**EXERCISE MATERIAL:**
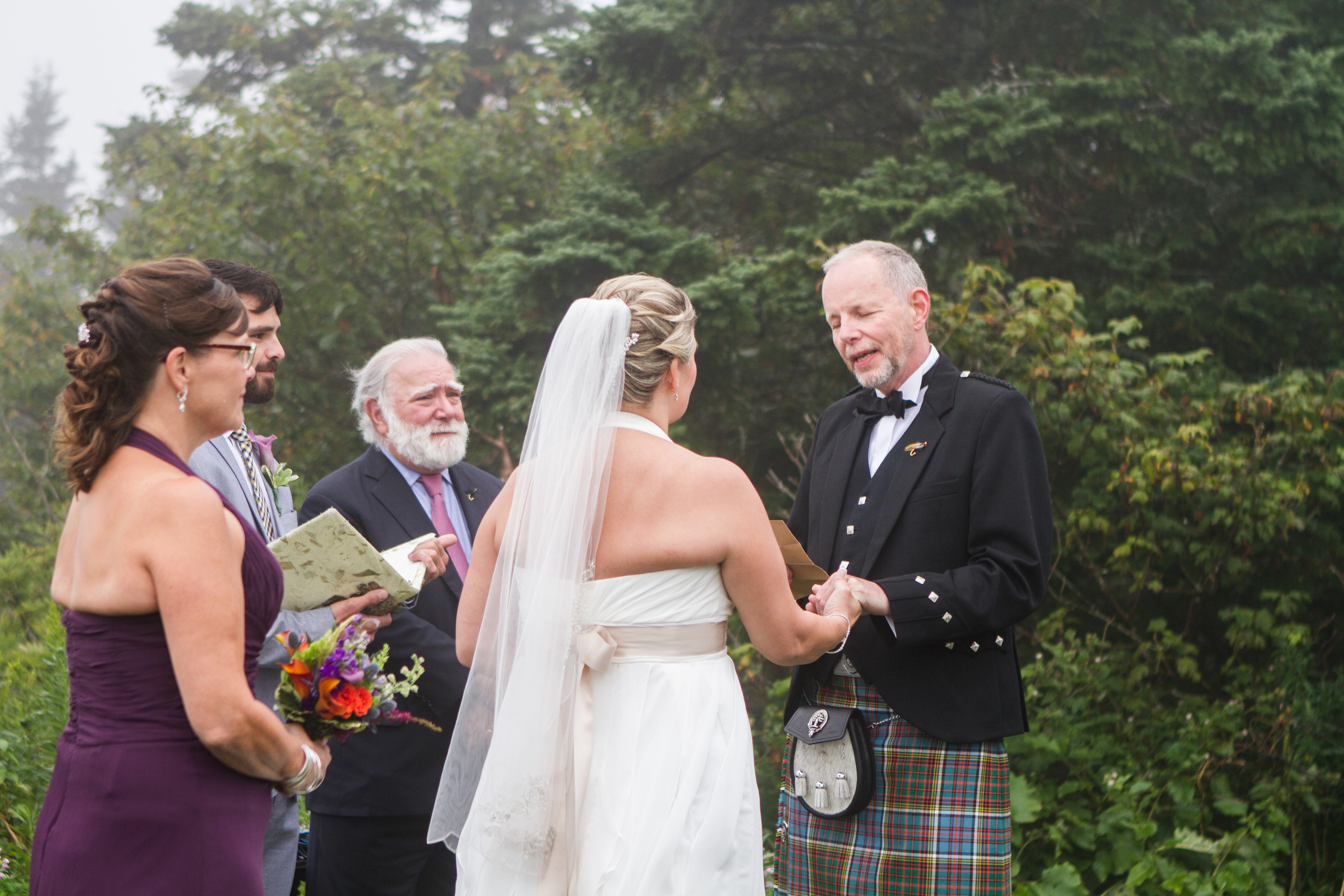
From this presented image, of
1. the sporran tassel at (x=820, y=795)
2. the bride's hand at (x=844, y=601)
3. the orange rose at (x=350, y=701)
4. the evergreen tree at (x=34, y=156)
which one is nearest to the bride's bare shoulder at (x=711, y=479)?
...
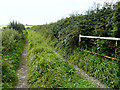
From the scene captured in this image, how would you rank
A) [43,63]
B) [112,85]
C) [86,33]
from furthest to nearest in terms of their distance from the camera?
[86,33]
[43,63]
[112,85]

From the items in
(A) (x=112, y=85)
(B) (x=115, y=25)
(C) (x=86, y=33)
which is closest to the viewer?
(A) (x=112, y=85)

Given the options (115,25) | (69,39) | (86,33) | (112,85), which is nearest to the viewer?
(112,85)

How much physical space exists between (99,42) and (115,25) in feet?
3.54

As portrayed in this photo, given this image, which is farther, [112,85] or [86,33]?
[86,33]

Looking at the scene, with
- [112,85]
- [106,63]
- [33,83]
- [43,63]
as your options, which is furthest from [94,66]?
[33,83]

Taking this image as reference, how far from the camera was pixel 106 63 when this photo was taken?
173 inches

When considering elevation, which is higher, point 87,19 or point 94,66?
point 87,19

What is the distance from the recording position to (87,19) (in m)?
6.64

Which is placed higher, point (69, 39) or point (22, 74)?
--
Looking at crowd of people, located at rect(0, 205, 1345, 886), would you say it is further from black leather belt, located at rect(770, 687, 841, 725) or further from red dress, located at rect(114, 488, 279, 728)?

**GOAL:** Return every line from the entries above that contains the string "scene", and copy each one in full. Treat uppercase and lowercase letters as different.

**FINISHED ANSWER:**
From the scene captured in this image, how would you rank
Looking at the scene, with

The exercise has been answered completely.